Une plongée dans la céramique intuitive avec l’artiste Julien Brault

L'artiste aime utiliser des archétypes animaux, mais il avoue être davantage guidé par des pulsions intérieures. Photo : Morgane GAUVIN

La Société d’histoire de la Baie-James accueille jusqu’au 5 décembre, Mystère au sol, la nouvelle installation éphémère de l’artiste local Julien Brault. Une occasion rare de découvrir un créateur dont la démarche, profondément intuitive et spirituelle, s’enracine dans les forces enfouies de la matière et de l’inconscient. Accessible durant les heures d’ouverture de la SHBJ, l’exposition invite les visiteurs à un dialogue intérieur qui ne laissera personne indifférent.

Depuis l’enfance, Julien Brault explore les mystères du sol manipulant pierres, fossiles et matières trouvées comme d’autres jouent avec des crayons. Cette sensibilité précoce pour la transformation lui ouvre rapidement des voies multiples comme les travaux manuels, expérimentations, ébénisterie, puis une réorientation esthétique plus radicale à partir de 2017. Cette année-là, après une retraite de méditation et une rencontre marquante, il reprend un pastel en main, un geste simple qui rallume en lui une pulsion créative brute.

Avant la céramique, Brault crée durant sept ans des œuvres monumentales vouées aux flammes dans le cadre d’évènements inspirés du mouvement Burning Man à Chibougamau. Effigies géantes, structures de bois et de papier mâché, rituels collectifs : autant de créations éphémères qui lui apprennent la poésie du lâcher-prise et la force symbolique de la destruction. Mais en 2023, un point tournant s’impose. Il reçoit le prix Coup de cœur du jury au Symposium du Nord-du-Québec pour Vision nocturne. Dans le même élan, il ressent l’appel d’un médium plus durable. « Je voulais passer à autre chose, créer quelque chose qui n’allait pas être détruit. Je voulais passer à un médium qui pouvait être potentiellement éternel. »

C’est ainsi que la céramique s’impose. Un médium exigeant, cyclique, où chaque cuisson devient épreuve et renaissance. « Travailler l’argile, y’a vraiment quelque chose de méditatif là-dedans et c’est tactile. Le niveau de difficulté pour faire les cuissons, les séchages jusqu’au résultat final, ça me garde stimulé », m’expliquait-il lors de notre rencontre.
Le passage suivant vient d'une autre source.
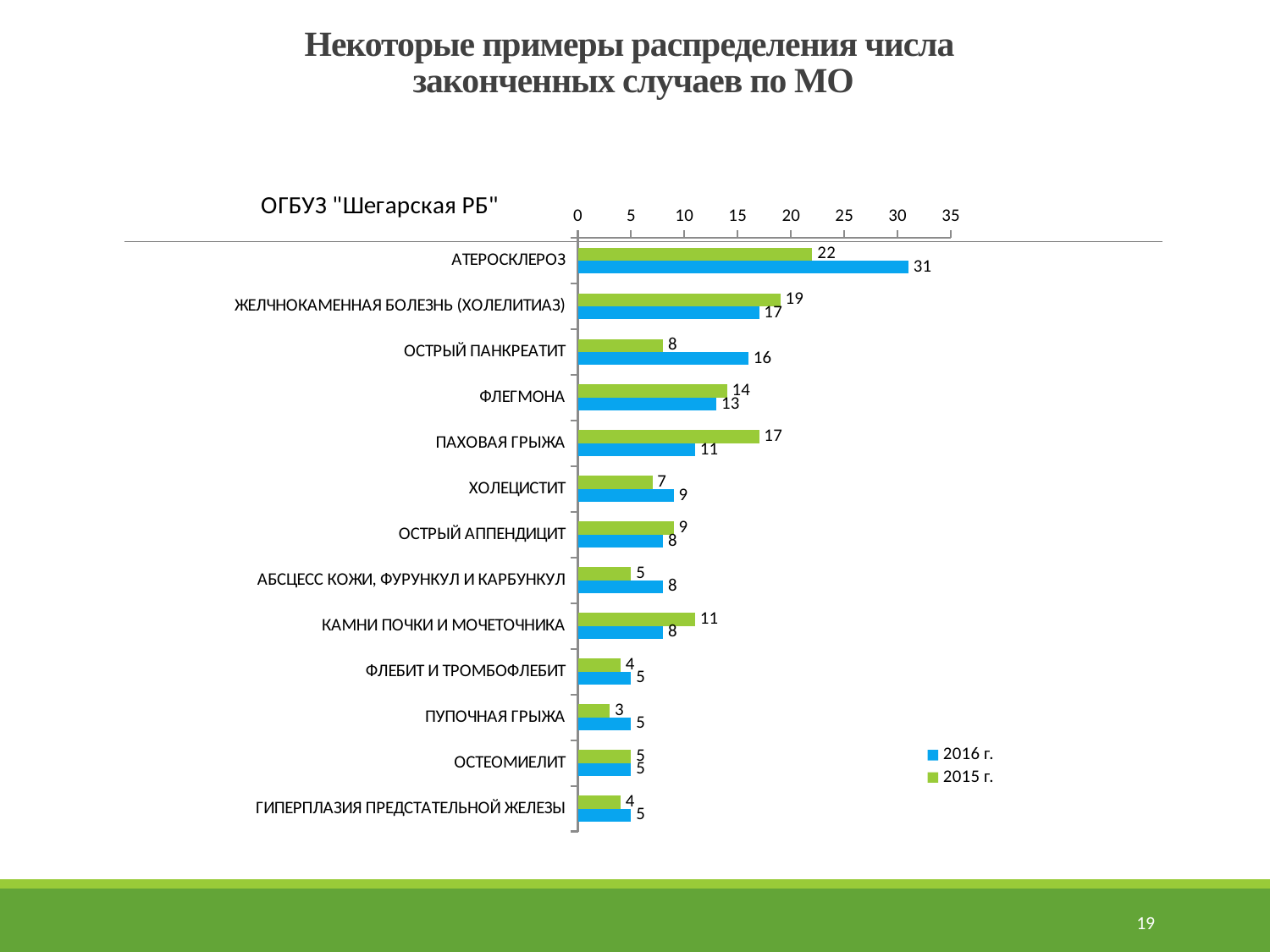
How many series does the legend list? 2 Is the 2016 г. value for АТЕРОСКЛЕРОЗ greater or less than 30? greater For ПАХОВАЯ ГРЫЖА, which year has the larger value, 2015 г. or 2016 г.? 2015 г. What is the title of the chart? ОГБУЗ "Шегарская РБ" Which category has the highest value in 2016 г.? АТЕРОСКЛЕРОЗ What is the difference between the 2016 г. and 2015 г. values for АТЕРОСКЛЕРОЗ? 9 Which category has the lowest value in 2015 г.? ПУПОЧНАЯ ГРЫЖА What is the value for АТЕРОСКЛЕРОЗ in 2016 г.? 31 What is the value for ПАХОВАЯ ГРЫЖА in 2015 г.? 17 What is the value for ОСТРЫЙ ПАНКРЕАТИТ in 2016 г.? 16 How many categories (diagnoses) are shown in the chart? 13 What type of chart is shown on the slide? Bar chart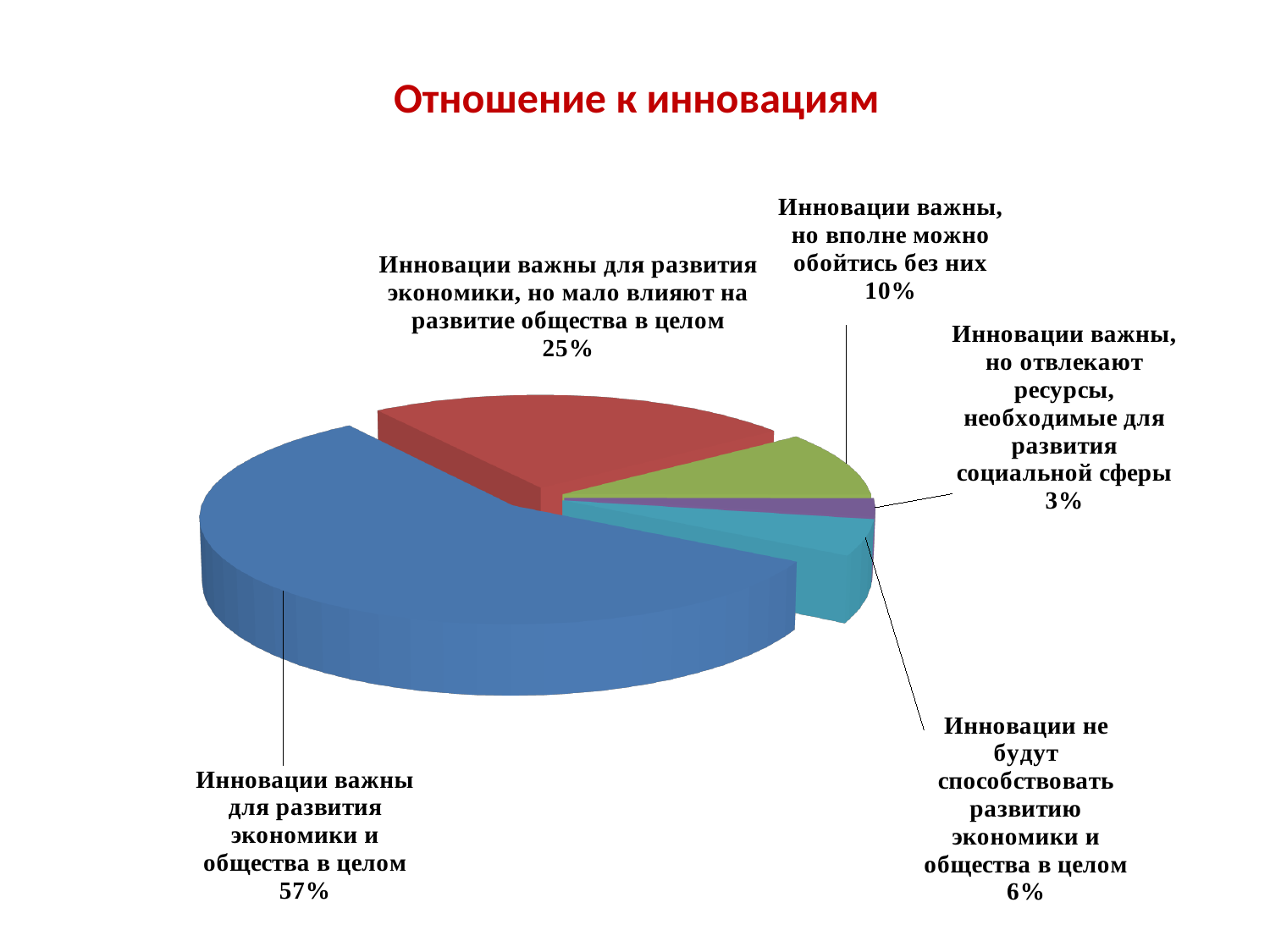
Какова доля ответа «Инновации не будут способствовать развитию экономики и общества в целом»? 6% Какова доля ответа «Инновации важны для развития экономики и общества в целом»? 57% Какой вариант ответа имеет наибольшую долю? Инновации важны для развития экономики и общества в целом Какова доля ответа «Инновации важны для развития экономики, но мало влияют на развитие общества в целом»? 25% Как называется диаграмма на слайде? Отношение к инновациям Что больше: доля ответа «Инновации важны, но вполне можно обойтись без них» или доля ответа «Инновации не будут способствовать развитию экономики и общества в целом»? Инновации важны, но вполне можно обойтись без них Какой тип диаграммы показан на слайде? Круговая диаграмма Сколько секторов на круговой диаграмме? 5 На сколько процентных пунктов доля ответа «Инновации важны для развития экономики и общества в целом» больше доли ответа «Инновации важны для развития экономики, но мало влияют на развитие общества в целом»? 32 Какова доля ответа «Инновации важны, но отвлекают ресурсы, необходимые для развития социальной сферы»? 3% Какой вариант ответа имеет наименьшую долю? Инновации важны, но отвлекают ресурсы, необходимые для развития социальной сферы Какова доля ответа «Инновации важны, но вполне можно обойтись без них»? 10%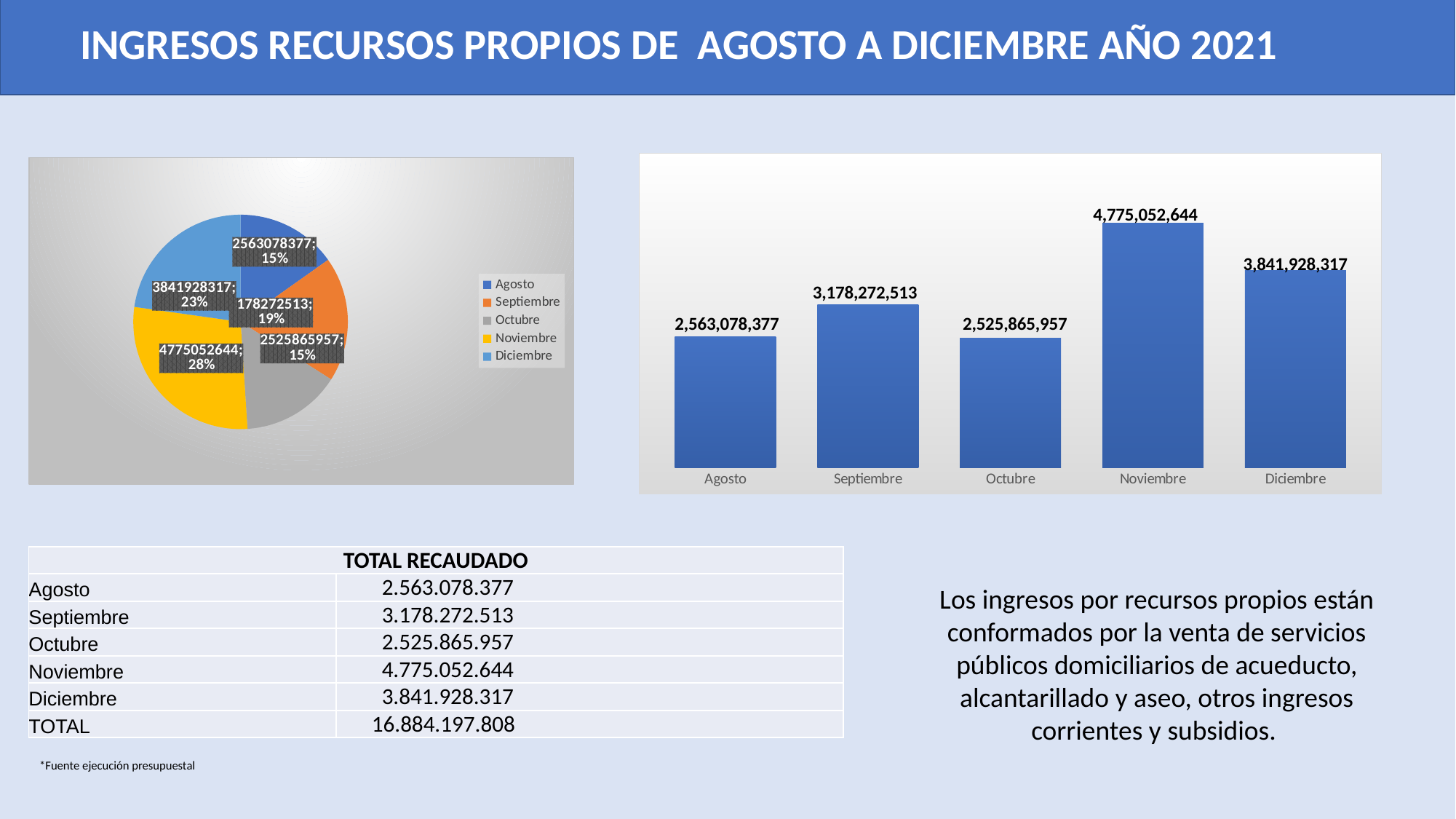
In the bar chart on the right, what is the value for Octubre? 2,525,865,957 In the pie chart on the left, what share does Noviembre have? 28% In the bar chart on the right, which month has the highest value? Noviembre In the bar chart on the right, which month has the lowest value? Octubre What kind of chart is the chart on the left of the slide? pie chart In the bar chart on the right, what is the value for Noviembre? 4,775,052,644 In the bar chart on the right, what is the value for Septiembre? 3,178,272,513 In the bar chart on the right, which is larger, the value for Septiembre or the value for Diciembre? Diciembre What kind of chart is the chart on the right of the slide? bar chart In the pie chart on the left, what share does Diciembre have? 23% In the bar chart on the right, what is the difference between the values for Noviembre and Diciembre? 933,124,327 How many months are shown in the bar chart on the right? 5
Le masque, pièce centrale de son exposition, devient alors un seuil entre le visible et l’invisible, un objet psychique actif qui renvoie chacun à sa propre intériorité. Mystère au sol poursuit cette exploration, tout en renouant avec la matière première de ses débuts. « J’aime utiliser les archétypes animaux, mais je n’ai pas de ligne directrice. Ce sont des pulsions intérieures qui me guident. »

Cette exposition, modeste en durée, mais riche en symbolique, offre une expérience intime. On traverse un territoire où l’enfance, le rituel, la transformation et le rêve se rencontrent dans la texture même de l’argile. Julien Brault y propose un voyage sensoriel et introspectif, une invitation à contempler nos propres masques et à laisser émerger ce qui sommeille sous la surface.

Pour ceux qui aiment l’art qui interroge, qui déplace, qui touche à l’essentiel, Mystère au sol s’annonce comme un rendez-vous incontournable.